Matter of Zagerson v. New York City Dept. of Educ.
This text of 2022 NY Slip Op 00645 (Matter of Zagerson v. New York City Dept. of Educ.) is published on Counsel Stack Legal Research, covering Appellate Division of the Supreme Court of the State of New York primary law. Counsel Stack provides free access to over 12 million legal documents including statutes, case law, regulations, and constitutions.
Opinion
| Matter of Zagerson v New York City Dept. of Educ. |
| 2022 NY Slip Op 00645 |
| Decided on February 01, 2022 |
| Appellate Division, First Department |
| Published by New York State Law Reporting Bureau pursuant to Judiciary Law § 431. |
| This opinion is uncorrected and subject to revision before publication in the Official Reports. |
Decided and Entered: February 01, 2022
Before: Kern, J.P., Friedman, Singh, Scarpulla, Rodriguez, JJ.
Index No. 161586/19 Appeal No. 15189 Case No. 2021-01357
v
New York City Department of Education et al., Respondents-Respondents.
Glass Harlow & Hogrogian LLP, New York (Bryan D. Glass of counsel), for appellant.
Georgia M. Pestana, Corporation Counsel, New York (Lorenzo Di Silvio of counsel), for respondents.
Judgment, Supreme Court, New York County (Carol R. Edmead, J.), entered October 2, 2020, denying the petition to annul respondents' determination, dated September 17, 2019, which terminated petitioner's employment, and dismissing the proceeding brought pursuant to CPLR article 78, unanimously affirmed, without costs.
Respondents' determination to terminate petitioner's employment as a paraprofessional for respondent New York City Department of Education had a rational basis in the record and was not arbitrary and capricious (see Matter of Pell v Board of Educ. of Union Free School Dist.
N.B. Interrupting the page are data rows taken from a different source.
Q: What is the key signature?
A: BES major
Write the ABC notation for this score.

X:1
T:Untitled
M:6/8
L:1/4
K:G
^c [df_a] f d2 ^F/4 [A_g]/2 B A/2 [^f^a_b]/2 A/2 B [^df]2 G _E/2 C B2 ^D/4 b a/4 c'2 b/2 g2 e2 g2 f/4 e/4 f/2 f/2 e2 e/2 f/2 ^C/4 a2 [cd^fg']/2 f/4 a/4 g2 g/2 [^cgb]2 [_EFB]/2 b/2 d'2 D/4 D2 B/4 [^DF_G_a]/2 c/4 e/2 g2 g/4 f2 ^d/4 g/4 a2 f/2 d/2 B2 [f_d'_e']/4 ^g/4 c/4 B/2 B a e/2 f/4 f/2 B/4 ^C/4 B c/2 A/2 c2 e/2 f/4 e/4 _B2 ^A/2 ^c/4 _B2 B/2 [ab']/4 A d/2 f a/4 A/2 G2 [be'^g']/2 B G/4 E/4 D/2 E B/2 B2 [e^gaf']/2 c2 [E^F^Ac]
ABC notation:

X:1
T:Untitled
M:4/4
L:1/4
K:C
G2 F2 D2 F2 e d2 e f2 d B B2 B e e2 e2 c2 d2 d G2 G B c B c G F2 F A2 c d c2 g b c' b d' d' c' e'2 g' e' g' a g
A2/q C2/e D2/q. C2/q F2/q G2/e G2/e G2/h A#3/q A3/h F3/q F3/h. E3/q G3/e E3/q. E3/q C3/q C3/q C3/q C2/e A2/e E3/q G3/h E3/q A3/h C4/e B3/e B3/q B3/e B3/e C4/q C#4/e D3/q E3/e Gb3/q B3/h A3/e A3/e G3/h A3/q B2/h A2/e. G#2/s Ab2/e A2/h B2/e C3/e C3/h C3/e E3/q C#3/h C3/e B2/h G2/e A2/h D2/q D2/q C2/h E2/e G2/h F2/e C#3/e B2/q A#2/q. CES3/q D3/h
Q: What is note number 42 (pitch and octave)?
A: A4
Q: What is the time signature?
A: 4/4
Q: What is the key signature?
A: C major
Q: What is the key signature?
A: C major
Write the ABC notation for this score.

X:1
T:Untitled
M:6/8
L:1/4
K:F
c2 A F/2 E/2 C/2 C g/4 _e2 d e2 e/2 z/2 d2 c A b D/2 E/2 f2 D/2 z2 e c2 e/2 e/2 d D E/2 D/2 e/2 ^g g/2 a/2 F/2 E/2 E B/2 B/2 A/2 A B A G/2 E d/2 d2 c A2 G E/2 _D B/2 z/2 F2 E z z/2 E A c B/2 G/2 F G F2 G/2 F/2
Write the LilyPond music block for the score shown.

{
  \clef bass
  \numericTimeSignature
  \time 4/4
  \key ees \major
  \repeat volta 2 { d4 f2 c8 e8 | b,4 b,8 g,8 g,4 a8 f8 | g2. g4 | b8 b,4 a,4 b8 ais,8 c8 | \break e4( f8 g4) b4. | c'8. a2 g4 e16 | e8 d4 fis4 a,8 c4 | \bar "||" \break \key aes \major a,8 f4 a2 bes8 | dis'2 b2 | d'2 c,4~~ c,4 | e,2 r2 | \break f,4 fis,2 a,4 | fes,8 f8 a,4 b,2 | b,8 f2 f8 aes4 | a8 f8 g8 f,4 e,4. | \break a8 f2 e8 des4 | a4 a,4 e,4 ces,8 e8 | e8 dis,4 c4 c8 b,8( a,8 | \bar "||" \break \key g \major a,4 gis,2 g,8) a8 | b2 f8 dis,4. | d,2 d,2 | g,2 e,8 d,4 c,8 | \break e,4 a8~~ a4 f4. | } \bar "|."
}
No. 1 of the Towns of Scarsdale and Mamaroneck, Westchester County, 34 NY2d 222, 231 [1974]; Matter of Villada v City of New York, 126 AD3d 598, 599 [1st Dept 2015]). The serious nature of petitioner's misconduct — kissing three young female students — was substantiated after the Office of the Special Commissioner of Investigation (SCI) conducted an independent investigation, which was followed by a review of SCI's findings and due consideration by the school principal (see Bolt v New York City Dept. of Educ., 30 NY3d 1065, 1068 [2018]; Matter of Aiken v City of New York, 92 AD3d 448, 449 [1st Dept 2012]). Supreme Court also correctly ruled that petitioner's due process rights were not violated, since he was provided with information sufficient to mount an adequate defense to SCI's investigative report (see Matter of Berkley v New York City Dept. of Educ., 159 AD3d 525, 526 [1st Dept 2018]; Wolfe v Kelly, 79 AD3d 406, 410 [1st Dept 2010], appeal dismissed 17 NY3d 844 [2011]).
We have considered petitioner's remaining contentions and find them unavailing.THIS CONSTITUTES THE DECISION AND ORDER
OF THE SUPREME COURT, APPELLATE DIVISION, FIRST DEPARTMENT.